[<prev] [next>] [<thread-prev] [thread-next>] [day] [month] [year] [list]
Message-ID: <551BC78C.2090501@gmail.com>
Date: Wed, 01 Apr 2015 12:25:16 +0200
From: Milan Broz <gmazyland@...il.com>
To: discussions@...sword-hashing.net
Subject: Re: [PHC] OMG we have benchmarks
On 04/01/2015 11:40 AM, Solar Designer wrote:
> On Wed, Apr 01, 2015 at 11:01:36AM +0200, Milan Broz wrote:
>> Graph for t_min is here (but is somehow strange)
>> https://raw.githubusercontent.com/mbroz/PHCtest/master/output/round2_Lenovo_X230_i5_16G/m_cost/memory_time.png
>
> This the more useful one, and it doesn't look strange to me. There's
> some noise, but if the number of samples was small that's to be
> expected. Thank you!
>
> It's puzzling that the Lyra2 lines don't reach 512 MB and that several
> others don't have a final point at 1 GB, though.
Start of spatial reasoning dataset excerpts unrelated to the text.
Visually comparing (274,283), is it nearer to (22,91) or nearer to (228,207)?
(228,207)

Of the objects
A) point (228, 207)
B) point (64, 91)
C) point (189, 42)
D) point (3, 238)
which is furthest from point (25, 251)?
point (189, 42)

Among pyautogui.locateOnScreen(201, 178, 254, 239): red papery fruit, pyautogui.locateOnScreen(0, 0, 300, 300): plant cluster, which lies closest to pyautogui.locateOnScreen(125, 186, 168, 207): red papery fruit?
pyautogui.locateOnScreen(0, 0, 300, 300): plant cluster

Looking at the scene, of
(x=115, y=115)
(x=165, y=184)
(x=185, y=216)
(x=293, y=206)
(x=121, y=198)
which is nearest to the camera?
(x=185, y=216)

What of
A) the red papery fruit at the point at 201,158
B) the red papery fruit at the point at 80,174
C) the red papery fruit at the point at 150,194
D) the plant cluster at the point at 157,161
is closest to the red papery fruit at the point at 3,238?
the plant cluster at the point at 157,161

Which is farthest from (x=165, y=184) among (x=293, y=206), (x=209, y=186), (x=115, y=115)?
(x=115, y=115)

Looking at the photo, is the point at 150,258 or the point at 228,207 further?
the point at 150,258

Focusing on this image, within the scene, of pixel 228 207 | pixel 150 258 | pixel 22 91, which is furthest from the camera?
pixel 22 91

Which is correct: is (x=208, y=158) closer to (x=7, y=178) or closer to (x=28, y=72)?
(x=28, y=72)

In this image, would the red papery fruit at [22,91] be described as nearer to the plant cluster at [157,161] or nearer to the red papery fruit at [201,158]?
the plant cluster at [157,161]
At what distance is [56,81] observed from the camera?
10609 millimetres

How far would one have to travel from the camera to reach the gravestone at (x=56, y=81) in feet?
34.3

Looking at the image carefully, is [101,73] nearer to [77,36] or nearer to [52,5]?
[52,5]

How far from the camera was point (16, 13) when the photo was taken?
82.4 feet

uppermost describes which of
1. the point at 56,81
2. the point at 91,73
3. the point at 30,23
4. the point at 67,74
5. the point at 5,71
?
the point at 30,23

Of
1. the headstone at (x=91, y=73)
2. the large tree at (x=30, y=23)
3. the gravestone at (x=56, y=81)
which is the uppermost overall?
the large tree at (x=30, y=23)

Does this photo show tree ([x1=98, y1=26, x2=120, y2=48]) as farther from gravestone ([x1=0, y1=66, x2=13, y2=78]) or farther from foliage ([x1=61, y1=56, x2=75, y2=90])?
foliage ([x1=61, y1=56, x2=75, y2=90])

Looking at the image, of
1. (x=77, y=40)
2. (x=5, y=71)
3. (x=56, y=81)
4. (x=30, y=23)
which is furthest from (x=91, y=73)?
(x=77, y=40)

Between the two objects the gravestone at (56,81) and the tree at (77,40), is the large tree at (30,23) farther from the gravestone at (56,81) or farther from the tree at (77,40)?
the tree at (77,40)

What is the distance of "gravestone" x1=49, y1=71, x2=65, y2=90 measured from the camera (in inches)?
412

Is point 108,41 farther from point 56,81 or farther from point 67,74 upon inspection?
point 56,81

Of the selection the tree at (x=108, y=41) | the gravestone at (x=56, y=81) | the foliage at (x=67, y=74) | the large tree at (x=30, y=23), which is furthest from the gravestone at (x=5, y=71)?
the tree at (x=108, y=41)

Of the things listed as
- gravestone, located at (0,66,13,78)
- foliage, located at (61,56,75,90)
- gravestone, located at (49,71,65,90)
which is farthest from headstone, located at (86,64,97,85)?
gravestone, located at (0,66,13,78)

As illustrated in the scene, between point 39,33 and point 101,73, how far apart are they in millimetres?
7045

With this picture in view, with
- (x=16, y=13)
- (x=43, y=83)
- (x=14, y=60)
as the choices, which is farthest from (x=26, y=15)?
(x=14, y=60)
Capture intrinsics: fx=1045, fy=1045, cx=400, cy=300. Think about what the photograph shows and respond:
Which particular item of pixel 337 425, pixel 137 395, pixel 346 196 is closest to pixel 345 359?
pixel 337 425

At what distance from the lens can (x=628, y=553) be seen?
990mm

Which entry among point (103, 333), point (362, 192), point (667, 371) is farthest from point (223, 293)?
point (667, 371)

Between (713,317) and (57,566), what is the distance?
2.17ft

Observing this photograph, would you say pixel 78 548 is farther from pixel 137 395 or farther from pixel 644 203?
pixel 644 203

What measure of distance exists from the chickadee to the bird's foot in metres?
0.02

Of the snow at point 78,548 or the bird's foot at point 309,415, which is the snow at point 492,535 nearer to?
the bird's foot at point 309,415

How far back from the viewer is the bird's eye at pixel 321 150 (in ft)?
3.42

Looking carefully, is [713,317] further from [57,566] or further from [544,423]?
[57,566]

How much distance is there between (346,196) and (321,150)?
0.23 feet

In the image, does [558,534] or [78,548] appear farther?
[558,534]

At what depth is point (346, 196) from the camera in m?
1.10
It need some tweaking probably yet. Also test is run in single user mode,
I tried to kill all other processes and despite that there is still a lot
of noise when measuring time.
> When you benchmark -SSE versions, what exactly are those built for?
> SSE2, SSSE3, SSE4.1, AVX, AVX2?
For reference versions, I removed sse/avx/-mnative flags to be able to
compile it on other architectures.
For SSE versions I tried to keep the same compile parameters as
in original makefile for the optimized version.
Everything is in hash_lib directory so you can check it.
> (FWIW, yescrypt's pwxform is such that it can be as optimal with SSE2 as
> with AVX, but compilers tend to produce better code for it when SSE4.1
> or AVX is enabled. We may introduce a hand-written assembly version in
> plain SSE2 eventually, which I expect to be same speed as AVX. Luckily,
> the performance difference between these different SIMD builds of
> yescrypt is small, though. Only AVX2 and beyond should differ more,
> once such intrinsics are added to yescrypt-simd.c.)
For yescrypt-sse it uses yescrypt-simd.c and CPU is capable of SSE4.1.